TEXT EXCERPT
1. Sorting
This is about sorting, here is what you should ask yourself:
- What do we know about the data? Is the data already sorted or mostly sorted? How large are the data sets likely to be? Can there be duplicate key values?
- What are the requirements for the sort? Do you want to optimize for best-case, worst-case, or average-case performance? Does the sort need to be stable?
- What do we know about the system? Is the largest data set to be sorted smaller than, the same size as, or larger than available memory?
1.1. Bubble sort
Bubble sort, sometimes referred to as sinking sort, is a simple sorting algorithm that repeatedly steps through the list to be sorted, compares each pair of adjacent items and swaps them if they are in the wrong order. The pass through the list is repeated until no swaps are needed, which indicates that the list is sorted.
Complexity
| Name | Best | Average | Worst | Memory | Stable | Comments |
|---|---|---|---|---|---|---|
| Bubble sort | n | n2 | n2 | 1 | Yes |
Reference: ...
1.1.1. Example
const bubbleSort = arr => {
for (let i = 0; i < arr.length - 1; i++) {
let change = false;
for (let j = 0; j < arr.length - (i + 1); j++) {
if (arr[j] > arr[j + 1]) {
change = true;
//swap
[arr[j], arr[j + 1]] = [arr[j + 1], arr[j]];
}
}
if (!change) break;
}
return arr;
};
bubbleSort([6,5,2,4,1,0,9,10]);
1.2. Insertion Sort
Insertion sort is another simple sorting algorithm. It builds a sorted array (or list) one element at a time by comparing each new element to the already-sorted elements and inserting the new element into the correct location, similar to the way you sort a hand of playing cards.
Insertion sort is a simple sorting algorithm that builds the final sorted array (or list) one item at a time. It is much less efficient on large lists than more advanced algorithms such as quicksort, heapsort, or merge sort.
| Name | Best | Average | Worst | Memory | Stable | Comments |
|---|---|---|---|---|---|---|
| Insertion sort | n | n2 | n2 | 1 | Yes |
function insertionSort(arr) {
for (var i = 0; i < arr.length; i++) {
const value = arr[i]
for (var j = i - 1; j > -1 && arr[j] > value; j--) {
arr[j + 1] = arr[j]
}
arr[j + 1] = value
}
return arr;
}
console.log(insertionSort([6,5,2,4,1,0,9,10]))
Reference: ...

COLLECTED DATA

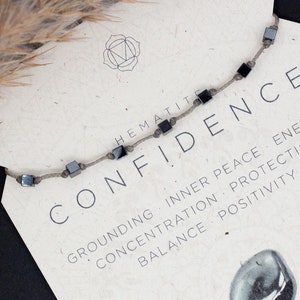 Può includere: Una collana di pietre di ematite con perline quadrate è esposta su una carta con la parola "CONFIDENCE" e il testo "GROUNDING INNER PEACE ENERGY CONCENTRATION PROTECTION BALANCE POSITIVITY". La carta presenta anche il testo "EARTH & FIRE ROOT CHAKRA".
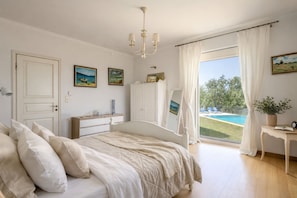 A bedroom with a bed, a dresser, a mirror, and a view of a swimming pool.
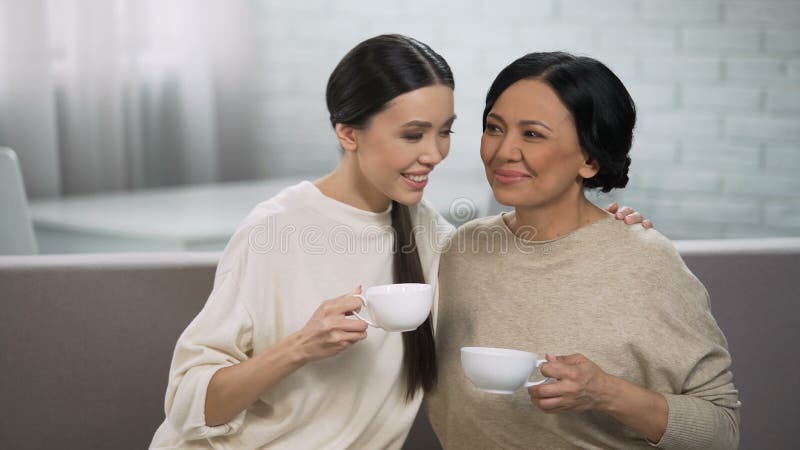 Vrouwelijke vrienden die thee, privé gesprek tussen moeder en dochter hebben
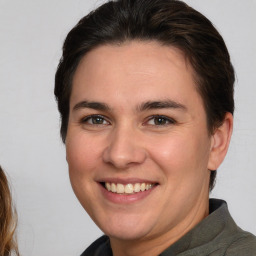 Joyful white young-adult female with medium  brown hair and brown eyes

WORK ITEM A
From the sorting article, write out the passage starting with "- What are the" and going on through "than available memory?".
WORK ITEM B
According to the sorting article, what other name is bubble sort sometimes called?

EXERCISE SOLUTION A
- What are the requirements for the sort? Do you want to optimize for best-case, worst-case, or average-case performance? Does the sort need to be stable?
- What do we know about the system? Is the largest data set to be sorted smaller than, the same size as, or larger than available memory?

EXERCISE SOLUTION B
Sinking sort.